The Innovative Genomics Institute is partnering with the African Orphan Crops Consortium (AOCC), the Seed Biotechnology Center at UC Davis, and the International Institute of Tropical Agriculture, to introduce a new course on CRISPR genome editing in agriculture as part of the African Plant Breeding Academy (AfPBA). It will empower 80 to 100 African scientists to implement genome editing technologies to fast-track engineering of vital traits in food crops.
CRISPR holds huge promise for plant breeders to make precise genetic changes, providing a new tool to help farmers rise to the challenges of a changing climate and rapidly growing population.

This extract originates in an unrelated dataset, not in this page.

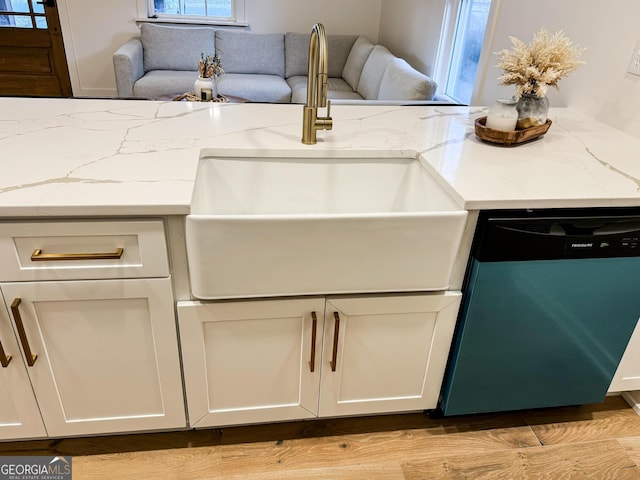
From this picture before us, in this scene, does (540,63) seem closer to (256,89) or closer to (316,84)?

Training African molecular scientists
The goal of the AfPBA CRISPR course is to train molecular scientists engaged in crop improvement, particularly those working in national programs at institutions seeking to implement or initiate gene editing programs.
“When I think about where we are likely to see the biggest impacts of CRISPR over time, I really think it’s going to be in agriculture, because agriculture impacts everyone,” says IGI founder Jennifer Doudna.
The course is an intensive 6-week program delivered in three 2-week sessions over a period of a year at World Agroforestry and ILRI in Nairobi, Kenya. It focuses on the steps to accomplish genome editing from design through validation. Using banana as a model plant, participants formulate targets, design plasmids, perform trait delivery to cells, regenerate plants, and validate results. The course prepares participants to develop key traits (e.g., nutritional content, disease resistance, longer shelf life) in crops aligned to their own national and institutional priorities.
A unique element of this program involves mentorship and lab startup support after the course is completed, as well as the opportunity to build translational partnerships for commercialization and value chain development.
The course leverages DNA sequence information being amassed by the AOCC on 100 African orphan crops, which include a diversity of vegetable, fruit, nut, legume, oilseed, cereal, and tree species. Furthermore, it emphasizes the role of CRISPR in the overall scheme of cultivar development and in addressing the needs of smallholder farmers. It will support a Community of Practice strongly linked to the disciplines required for product launch, seed distribution, and farmer adoption.
Who should attend?
The course is targeted toward molecular scientists currently engaged in national programs in Africa in institutions that are willing to embark on gene editing research. Priority will be given to those from countries where AfPBA plant breeder alumni are working, as we promote the formation of multi-disciplinary teams in crop improvement. Attendees can be working on any crop.
For more information please see the course website.
Thanks to the generous support of Bayer and other donors, attendees are invited on full scholarship based on applications for each class; class size is limited to 20 participants.